Second, the notion of a slow-moving, risk-adverse FDA is wrong: If anything, the agency’s drugs review process is sometimes too hasty, while its standards of evidence for approval are frequently too lax. Consider, for instance, two recent studies of new cancer drugs. The first—published a year ago in JAMA Internal Medicine by Chul Kim and Vinay Prasad—looked at cancer drugs approved by the FDA on the basis of “surrogate endpoints” between 2008 and 2012. “Endpoints” is a term for outcomes: Hard clinical endpoints refer to outcomes such as survival, where the benefit to the patient is unambiguous. Surrogate endpoints, however, refer to metrics like the change in the size of a tumor on a CT scan. Though a shrinking tumor logically sounds like a good outcome, it is only meaningful if it actually translates into an improvement that an individual actually experiences, like a longer life or a better life. Often, however, that’s not the case: New therapies can change numbers without improving our actual health. This is what Kim and Prasad found: Of the 36 drugs approved on the basis of surrogate endpoints, at least half had no demonstrated benefit.

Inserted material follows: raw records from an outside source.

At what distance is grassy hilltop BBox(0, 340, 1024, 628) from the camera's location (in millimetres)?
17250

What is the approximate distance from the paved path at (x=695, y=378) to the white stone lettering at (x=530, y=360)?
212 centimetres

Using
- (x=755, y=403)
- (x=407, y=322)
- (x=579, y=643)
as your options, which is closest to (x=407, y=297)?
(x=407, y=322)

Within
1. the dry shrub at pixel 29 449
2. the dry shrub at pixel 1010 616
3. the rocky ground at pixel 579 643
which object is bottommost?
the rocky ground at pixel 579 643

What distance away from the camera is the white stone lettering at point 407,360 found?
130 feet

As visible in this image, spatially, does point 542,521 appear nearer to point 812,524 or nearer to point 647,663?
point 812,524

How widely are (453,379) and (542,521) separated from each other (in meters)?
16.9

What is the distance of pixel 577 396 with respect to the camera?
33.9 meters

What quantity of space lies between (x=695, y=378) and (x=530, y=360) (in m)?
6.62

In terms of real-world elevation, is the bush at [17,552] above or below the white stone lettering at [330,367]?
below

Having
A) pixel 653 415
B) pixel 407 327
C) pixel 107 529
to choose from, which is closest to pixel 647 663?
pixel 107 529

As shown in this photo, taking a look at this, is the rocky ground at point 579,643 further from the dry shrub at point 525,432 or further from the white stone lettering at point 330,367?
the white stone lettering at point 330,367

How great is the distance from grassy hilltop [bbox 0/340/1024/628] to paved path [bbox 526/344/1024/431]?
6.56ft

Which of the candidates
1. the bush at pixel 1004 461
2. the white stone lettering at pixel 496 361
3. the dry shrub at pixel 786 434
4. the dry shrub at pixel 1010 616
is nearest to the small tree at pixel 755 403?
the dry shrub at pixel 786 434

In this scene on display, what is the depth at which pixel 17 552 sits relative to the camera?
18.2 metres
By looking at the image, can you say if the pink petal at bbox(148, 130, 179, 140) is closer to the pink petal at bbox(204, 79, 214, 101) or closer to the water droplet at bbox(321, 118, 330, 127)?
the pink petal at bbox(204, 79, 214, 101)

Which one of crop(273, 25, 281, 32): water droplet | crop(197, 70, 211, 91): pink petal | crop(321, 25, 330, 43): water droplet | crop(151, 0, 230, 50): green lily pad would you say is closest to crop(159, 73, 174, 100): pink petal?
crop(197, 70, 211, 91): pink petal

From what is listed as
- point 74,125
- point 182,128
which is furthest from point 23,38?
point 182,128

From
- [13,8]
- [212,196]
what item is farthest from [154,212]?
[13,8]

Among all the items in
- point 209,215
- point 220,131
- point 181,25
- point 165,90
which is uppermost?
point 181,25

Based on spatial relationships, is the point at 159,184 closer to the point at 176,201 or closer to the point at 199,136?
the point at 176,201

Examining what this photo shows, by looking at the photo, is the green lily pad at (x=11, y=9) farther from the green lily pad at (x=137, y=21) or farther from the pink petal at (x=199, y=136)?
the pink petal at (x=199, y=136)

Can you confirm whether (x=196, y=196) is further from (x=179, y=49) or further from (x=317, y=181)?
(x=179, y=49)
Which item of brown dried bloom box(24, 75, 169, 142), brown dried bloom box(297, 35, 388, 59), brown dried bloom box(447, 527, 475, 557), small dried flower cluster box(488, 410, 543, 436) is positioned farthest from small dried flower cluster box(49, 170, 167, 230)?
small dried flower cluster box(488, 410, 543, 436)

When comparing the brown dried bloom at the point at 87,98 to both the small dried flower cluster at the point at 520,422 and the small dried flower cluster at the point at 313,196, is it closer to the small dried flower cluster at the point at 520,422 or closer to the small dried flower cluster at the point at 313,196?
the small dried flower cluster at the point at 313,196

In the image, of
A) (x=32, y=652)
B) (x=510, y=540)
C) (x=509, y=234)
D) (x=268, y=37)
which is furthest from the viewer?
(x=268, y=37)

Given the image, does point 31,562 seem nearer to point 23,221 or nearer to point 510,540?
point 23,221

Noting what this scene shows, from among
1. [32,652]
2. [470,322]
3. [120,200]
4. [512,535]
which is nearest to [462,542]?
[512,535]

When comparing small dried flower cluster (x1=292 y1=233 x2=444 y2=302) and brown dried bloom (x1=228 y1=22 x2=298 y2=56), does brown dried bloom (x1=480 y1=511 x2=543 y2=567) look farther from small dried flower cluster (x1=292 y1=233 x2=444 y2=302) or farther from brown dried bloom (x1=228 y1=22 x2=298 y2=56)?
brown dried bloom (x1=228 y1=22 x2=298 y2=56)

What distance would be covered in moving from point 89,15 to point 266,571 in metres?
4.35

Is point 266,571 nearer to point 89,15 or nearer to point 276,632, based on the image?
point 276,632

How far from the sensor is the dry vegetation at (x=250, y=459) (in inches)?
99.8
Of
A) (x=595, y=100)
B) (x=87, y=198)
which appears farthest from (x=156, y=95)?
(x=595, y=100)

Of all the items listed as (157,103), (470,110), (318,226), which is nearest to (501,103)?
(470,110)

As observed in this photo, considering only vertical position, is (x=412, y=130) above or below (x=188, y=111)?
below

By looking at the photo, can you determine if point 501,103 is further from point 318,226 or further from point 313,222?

Perhaps they had other benefits? Or perhaps not. In late November, Tracy Rupp and Diana Zuckerman in the same journal examined these 18 drugs, and found that not only did they not improve survival, but only one had evidence that it improved quality of life (the others lacked data or had no effect, negative effects, or mixed effects). Despite this lack of benefit for either the quantity or quality of life, they note, the FDA withdrew approval for only one drug. Those drugs that either didn’t improve or actually worsened quality of life continue to be sold at an average price of $87,922 per year. Not a bad return for a basically useless drug.

How has this state of affairs come about? At least in part because, as scholar Aaron Kesselheim and colleagues describe in a 2015 study in the British Medical Journal, a total of five new “designations” and one new pathway (“accelerated approval”) have been created since 1983 to lubricate the drug approval process. As they find in their study, as of 2014 some two thirds of drugs are now being reviewed through one or more of these expedited programs, which sometimes allow them be approved more quickly, in some instances with skimpier evidence.

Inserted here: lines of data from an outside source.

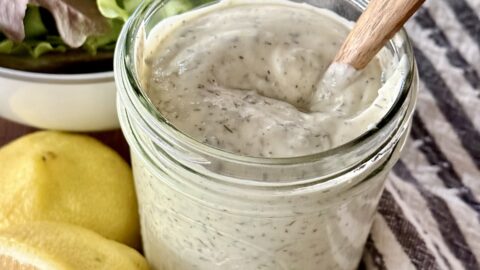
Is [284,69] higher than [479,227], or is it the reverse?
[284,69]

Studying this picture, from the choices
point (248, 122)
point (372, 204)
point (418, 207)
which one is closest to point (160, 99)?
point (248, 122)

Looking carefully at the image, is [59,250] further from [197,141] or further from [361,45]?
[361,45]

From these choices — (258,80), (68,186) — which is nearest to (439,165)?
(258,80)

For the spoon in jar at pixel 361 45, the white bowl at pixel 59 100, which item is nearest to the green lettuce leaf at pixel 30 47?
the white bowl at pixel 59 100

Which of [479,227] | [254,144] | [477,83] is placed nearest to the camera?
[254,144]

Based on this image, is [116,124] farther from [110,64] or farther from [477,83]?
[477,83]

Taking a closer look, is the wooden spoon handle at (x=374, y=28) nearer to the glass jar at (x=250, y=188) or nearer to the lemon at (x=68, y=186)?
the glass jar at (x=250, y=188)

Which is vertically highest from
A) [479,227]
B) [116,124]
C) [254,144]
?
[254,144]
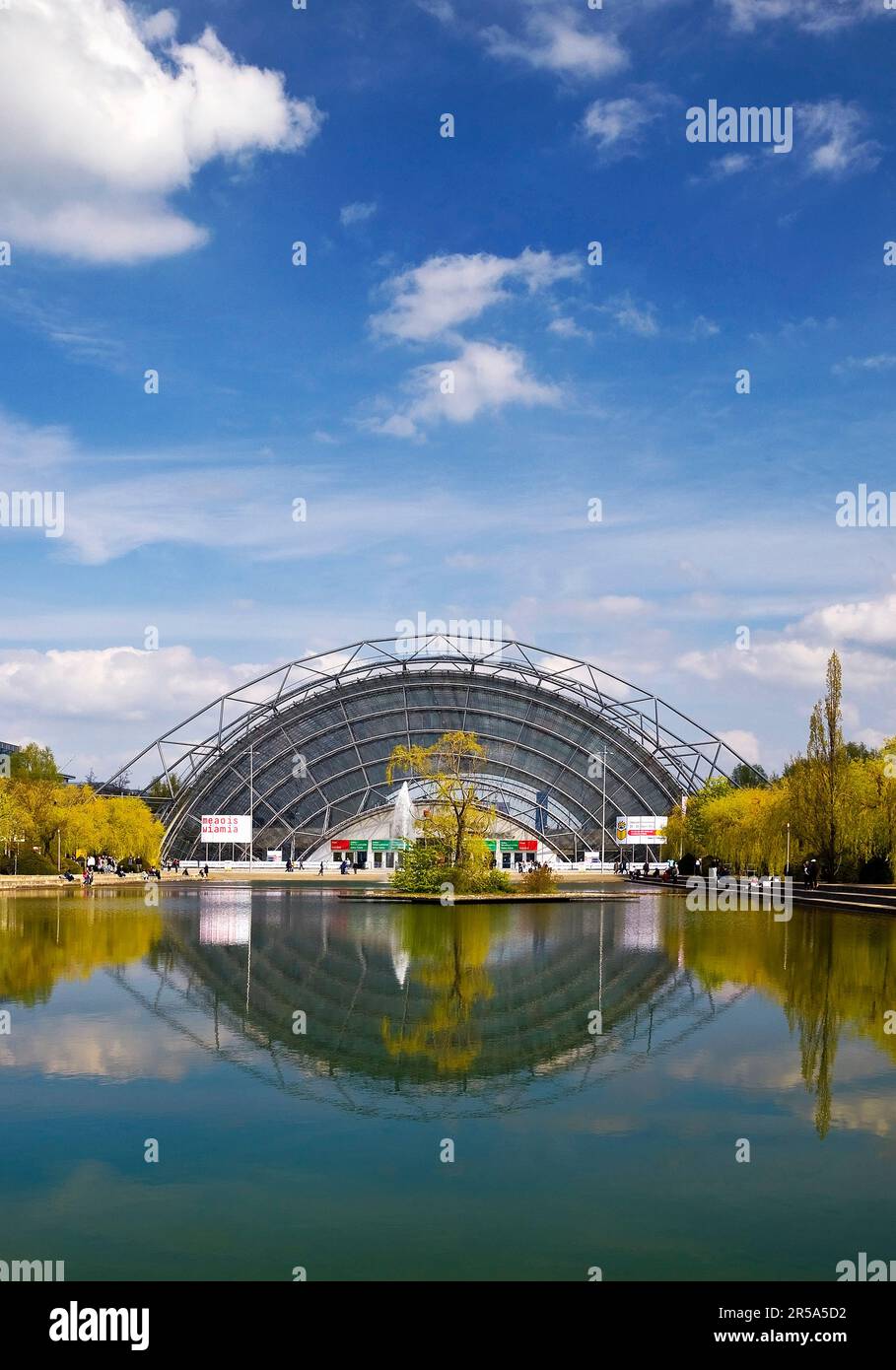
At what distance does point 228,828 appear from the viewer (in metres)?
105

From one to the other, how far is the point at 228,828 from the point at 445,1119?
94.5 metres

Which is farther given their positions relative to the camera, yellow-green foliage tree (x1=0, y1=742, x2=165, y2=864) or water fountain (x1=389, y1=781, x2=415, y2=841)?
water fountain (x1=389, y1=781, x2=415, y2=841)

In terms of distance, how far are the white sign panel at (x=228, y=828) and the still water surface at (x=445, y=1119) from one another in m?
78.4

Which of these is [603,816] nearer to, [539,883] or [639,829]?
[639,829]

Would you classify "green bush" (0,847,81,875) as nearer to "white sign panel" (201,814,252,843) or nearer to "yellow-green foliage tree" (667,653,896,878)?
"white sign panel" (201,814,252,843)

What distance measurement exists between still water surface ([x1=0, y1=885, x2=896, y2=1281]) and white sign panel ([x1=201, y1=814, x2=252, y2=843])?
257 feet

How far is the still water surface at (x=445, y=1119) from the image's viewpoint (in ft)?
31.8

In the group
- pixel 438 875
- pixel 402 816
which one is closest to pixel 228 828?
pixel 402 816

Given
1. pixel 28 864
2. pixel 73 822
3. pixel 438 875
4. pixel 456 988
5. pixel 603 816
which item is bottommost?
pixel 456 988

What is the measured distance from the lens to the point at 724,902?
56.8 meters

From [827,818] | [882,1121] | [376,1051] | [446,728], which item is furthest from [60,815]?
[882,1121]

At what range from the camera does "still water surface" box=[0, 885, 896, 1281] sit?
381 inches

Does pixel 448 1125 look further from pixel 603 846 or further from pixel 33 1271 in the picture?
pixel 603 846

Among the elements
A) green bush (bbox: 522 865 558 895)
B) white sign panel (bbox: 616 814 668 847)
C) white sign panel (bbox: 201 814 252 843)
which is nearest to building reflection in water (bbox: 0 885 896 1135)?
green bush (bbox: 522 865 558 895)
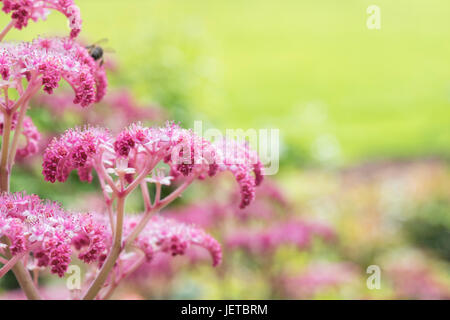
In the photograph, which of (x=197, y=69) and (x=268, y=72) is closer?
(x=197, y=69)

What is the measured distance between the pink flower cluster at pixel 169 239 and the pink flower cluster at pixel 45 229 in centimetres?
19

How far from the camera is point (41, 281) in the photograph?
383 cm

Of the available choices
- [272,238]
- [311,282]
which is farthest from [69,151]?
[311,282]

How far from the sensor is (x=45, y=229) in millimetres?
989

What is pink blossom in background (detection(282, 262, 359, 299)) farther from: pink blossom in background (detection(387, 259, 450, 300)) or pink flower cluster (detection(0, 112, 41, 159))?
pink flower cluster (detection(0, 112, 41, 159))

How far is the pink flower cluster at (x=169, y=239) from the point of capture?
48.9 inches

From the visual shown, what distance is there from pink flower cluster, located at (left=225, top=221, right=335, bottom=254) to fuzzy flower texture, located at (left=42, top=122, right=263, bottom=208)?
1803mm

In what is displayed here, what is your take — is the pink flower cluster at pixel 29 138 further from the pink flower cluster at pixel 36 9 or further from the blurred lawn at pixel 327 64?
the blurred lawn at pixel 327 64

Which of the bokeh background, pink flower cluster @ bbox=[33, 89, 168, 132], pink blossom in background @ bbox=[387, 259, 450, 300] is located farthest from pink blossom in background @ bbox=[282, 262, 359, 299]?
pink flower cluster @ bbox=[33, 89, 168, 132]

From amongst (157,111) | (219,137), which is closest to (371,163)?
(157,111)

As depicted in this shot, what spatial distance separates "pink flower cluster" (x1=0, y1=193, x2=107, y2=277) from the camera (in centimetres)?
98

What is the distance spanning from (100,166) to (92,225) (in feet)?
0.40

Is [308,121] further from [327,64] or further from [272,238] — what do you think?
[272,238]
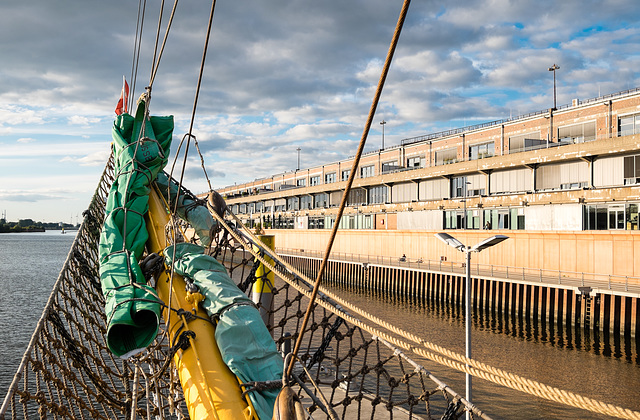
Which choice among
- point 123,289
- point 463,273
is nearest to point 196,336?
point 123,289

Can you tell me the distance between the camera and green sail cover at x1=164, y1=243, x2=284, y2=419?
4.04 metres

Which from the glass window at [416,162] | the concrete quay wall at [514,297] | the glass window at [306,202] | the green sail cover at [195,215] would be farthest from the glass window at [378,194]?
the green sail cover at [195,215]

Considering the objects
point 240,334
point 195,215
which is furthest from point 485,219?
point 240,334

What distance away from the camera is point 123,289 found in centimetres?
455

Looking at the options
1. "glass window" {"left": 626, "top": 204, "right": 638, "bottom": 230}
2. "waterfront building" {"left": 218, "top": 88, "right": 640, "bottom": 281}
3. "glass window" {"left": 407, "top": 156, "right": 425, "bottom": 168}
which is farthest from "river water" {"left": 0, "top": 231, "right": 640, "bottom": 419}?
"glass window" {"left": 407, "top": 156, "right": 425, "bottom": 168}

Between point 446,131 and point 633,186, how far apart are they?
19250 mm

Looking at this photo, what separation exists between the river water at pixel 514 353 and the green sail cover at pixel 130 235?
33.4ft

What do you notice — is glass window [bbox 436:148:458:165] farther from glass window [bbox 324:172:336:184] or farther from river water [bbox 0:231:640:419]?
glass window [bbox 324:172:336:184]

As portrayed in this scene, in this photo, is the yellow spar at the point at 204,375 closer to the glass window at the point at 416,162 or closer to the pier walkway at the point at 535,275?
the pier walkway at the point at 535,275

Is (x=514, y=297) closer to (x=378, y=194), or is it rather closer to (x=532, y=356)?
(x=532, y=356)

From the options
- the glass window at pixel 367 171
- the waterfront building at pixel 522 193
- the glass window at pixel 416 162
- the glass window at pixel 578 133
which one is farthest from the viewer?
the glass window at pixel 367 171

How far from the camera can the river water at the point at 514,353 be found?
1430 cm

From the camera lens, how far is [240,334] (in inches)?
168

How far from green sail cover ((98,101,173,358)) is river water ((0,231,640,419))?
10.2m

The 21st Century Cures Act will only take us further down this road. Indeed, as Trudy Lieberman has written at Health News Review, the bill is best seen as the “culmination of a 20-year drive by conservative think tanks and the drug industry that began during the Clinton Administration to ‘modernize’ the FDA.” PhRMA—the industry’s primary lobbying group—alone spent $24.7 million on Cures Act-related lobbying, according to data assembled by the Center for Responsive Politics and reported by Kaiser Health News. No less important, however, are the industry’s generous campaign contributions, which have helped construct a compliant and conducive political climate in Washington over the years.

The act reverses many of the protections that stemmed from the 1962 Kefauver–Harris Amendments, signed by John F. Kennedy, which bolstered the Food and Drug Administration’s (FDA) regulatory powers: These reforms meant the FDA could require proof not just that a drug was safe, but that it actually worked, prior to approval.